Based on the above observations, Tramèr et al. First introduce a new one-shot attack exploiting the fact that the adversarially trained model is trained on overfitted perturbations and second introduce a new counter-measure for training more robust networks. Their attack is quite simple; they consider one Fast-Gradient Sign Method (FSGM) step, but apply a random perturbation first to leave the local vicinity of the sample first:

$x' = x + \alpha \text{sign}(\mathcal{N}(0, I))$

$x'' = x' + (\epsilon - \alpha)\text{sign}(\nabla_{x'} J(x', y))$

where $J$ is the loss function and $y$ the label corresponding to sample $x$. In experiments, they show that the attack has higher success rates on adversarially trained models.

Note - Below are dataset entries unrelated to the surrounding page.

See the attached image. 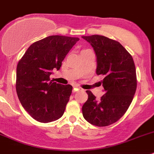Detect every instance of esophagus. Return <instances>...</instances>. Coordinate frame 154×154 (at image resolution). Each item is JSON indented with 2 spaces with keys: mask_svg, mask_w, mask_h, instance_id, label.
I'll list each match as a JSON object with an SVG mask.
<instances>
[{
  "mask_svg": "<svg viewBox=\"0 0 154 154\" xmlns=\"http://www.w3.org/2000/svg\"><path fill=\"white\" fill-rule=\"evenodd\" d=\"M79 90H81V88H79V87H77V86H73V92H76Z\"/></svg>",
  "mask_w": 154,
  "mask_h": 154,
  "instance_id": "esophagus-1",
  "label": "esophagus"
}]
</instances>
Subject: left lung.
<instances>
[{"label":"left lung","instance_id":"left-lung-1","mask_svg":"<svg viewBox=\"0 0 154 154\" xmlns=\"http://www.w3.org/2000/svg\"><path fill=\"white\" fill-rule=\"evenodd\" d=\"M91 45L97 57V75L102 74L105 94L96 99L86 91L88 101L82 107L83 116L94 125L107 126L117 122L130 105L136 90L134 61L129 52L116 40L103 35L82 36Z\"/></svg>","mask_w":154,"mask_h":154}]
</instances>
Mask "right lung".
<instances>
[{"mask_svg": "<svg viewBox=\"0 0 154 154\" xmlns=\"http://www.w3.org/2000/svg\"><path fill=\"white\" fill-rule=\"evenodd\" d=\"M80 38L50 35L34 42L18 62L16 91L21 105L36 121L47 123L62 117L72 93L70 85L49 79Z\"/></svg>", "mask_w": 154, "mask_h": 154, "instance_id": "right-lung-1", "label": "right lung"}]
</instances>
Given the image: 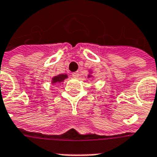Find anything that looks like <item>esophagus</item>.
<instances>
[{
	"label": "esophagus",
	"instance_id": "esophagus-1",
	"mask_svg": "<svg viewBox=\"0 0 157 157\" xmlns=\"http://www.w3.org/2000/svg\"><path fill=\"white\" fill-rule=\"evenodd\" d=\"M72 76L75 77V78H78L79 77V71H75L72 73Z\"/></svg>",
	"mask_w": 157,
	"mask_h": 157
}]
</instances>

To counter the proposed attack, they propose ensemble adversarial training. The key idea is to train the model utilizing not only adversarial samples crafted on the model itself but also transferred from pre-trained models. On MNIST, for example, they randomly select 64 FGSM samples from 4 different models (including the one in training). Experimentally, they show that ensemble adversarial training improves the defense again all considered attacks, including FGSM, iterative FGSM as well as the proposed attack.